**What is being asked**. Return every line of the data below word for word, omitting the pictures.

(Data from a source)
* * *

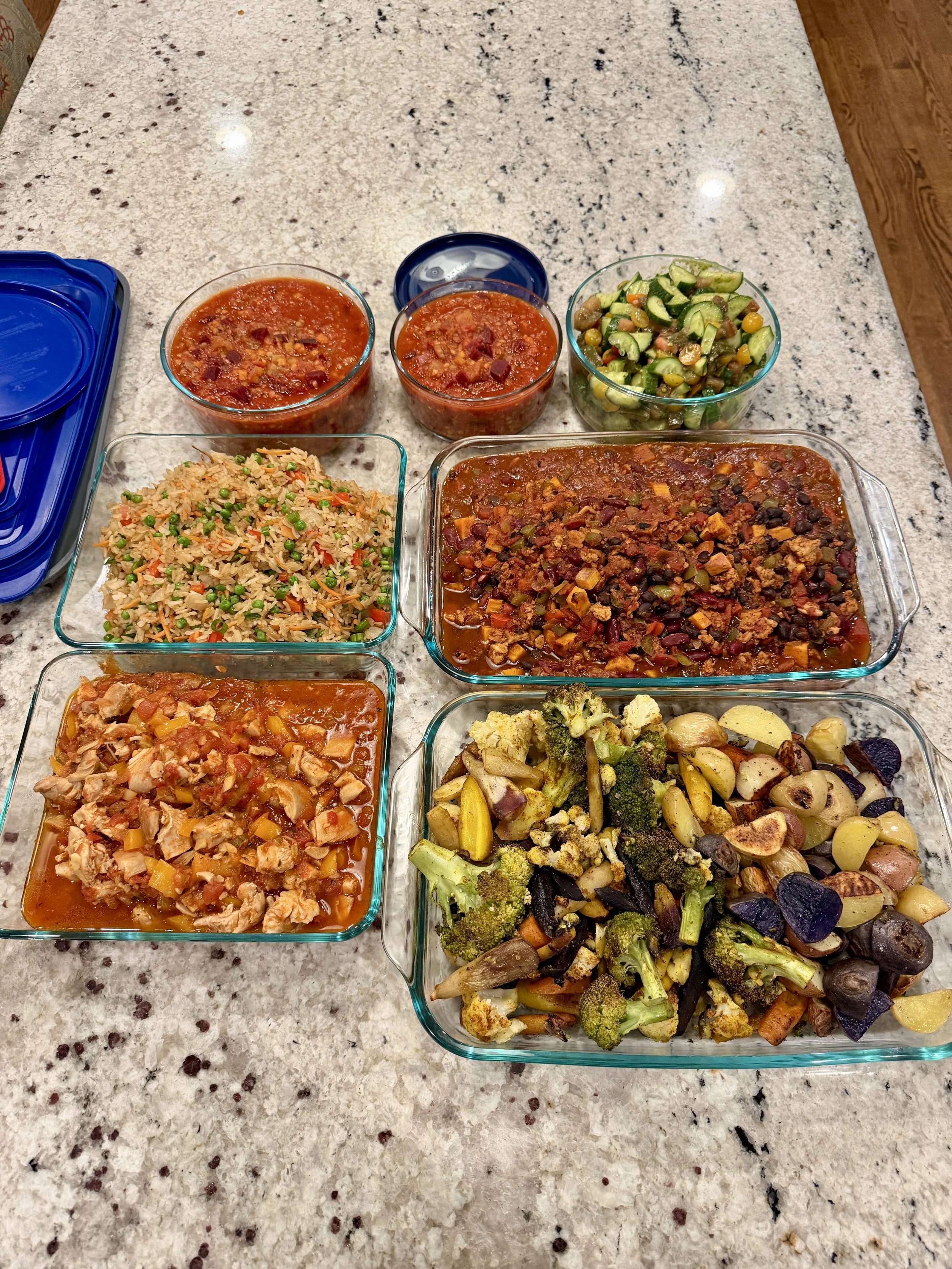Various dishes of Mexican food on a kitchen countertop, including rice with vegetables, chili with meat, vegetable salad, and roasted vegetables in glass dishes.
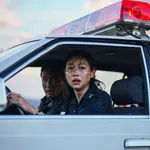 Female police officer and male colleague in a police car with red siren light, looking concerned through open window.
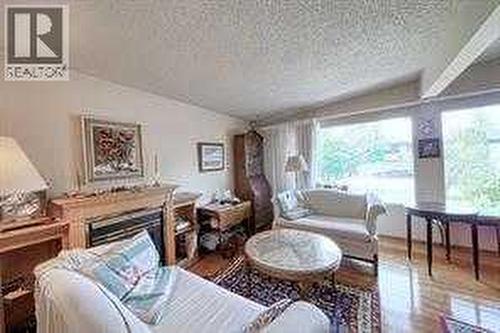 10212 8 Street Sw, Calgary, AB - Indoor Photo Showing Living Room With Fireplace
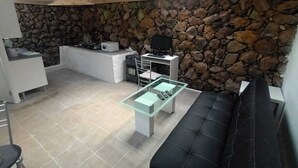 A compact living space with a stone wall, a kitchenette, a glass coffee table, and a black sofa. - Tenerife vacation home north Icod de loa Vinos La Vega view of the sea and tide (Mirabal Alto)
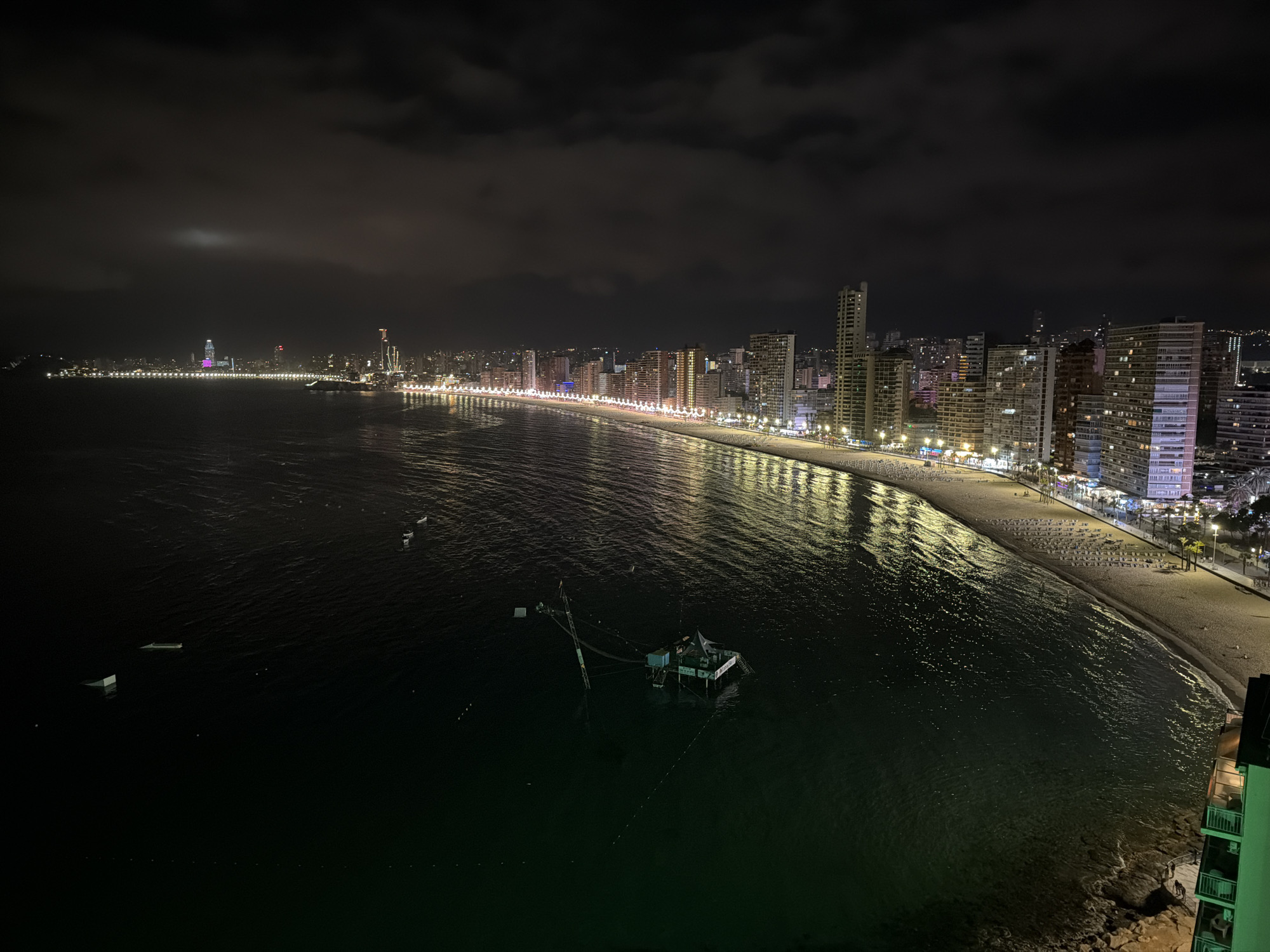 Night photography captures Benidorm's illuminated crescent bay coastline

* * *

**Task result**.
Various dishes of Mexican food on a kitchen countertop, including rice with vegetables, chili with meat, vegetable salad, and roasted vegetables in glass dishes.
 Female police officer and male colleague in a police car with red siren light, looking concerned through open window.
 10212 8 Street Sw, Calgary, AB - Indoor Photo Showing Living Room With Fireplace
 A compact living space with a stone wall, a kitchenette, a glass coffee table, and a black sofa. - Tenerife vacation home north Icod de loa Vinos La Vega view of the sea and tide (Mirabal Alto)
 Night photography captures Benidorm's illuminated crescent bay coastline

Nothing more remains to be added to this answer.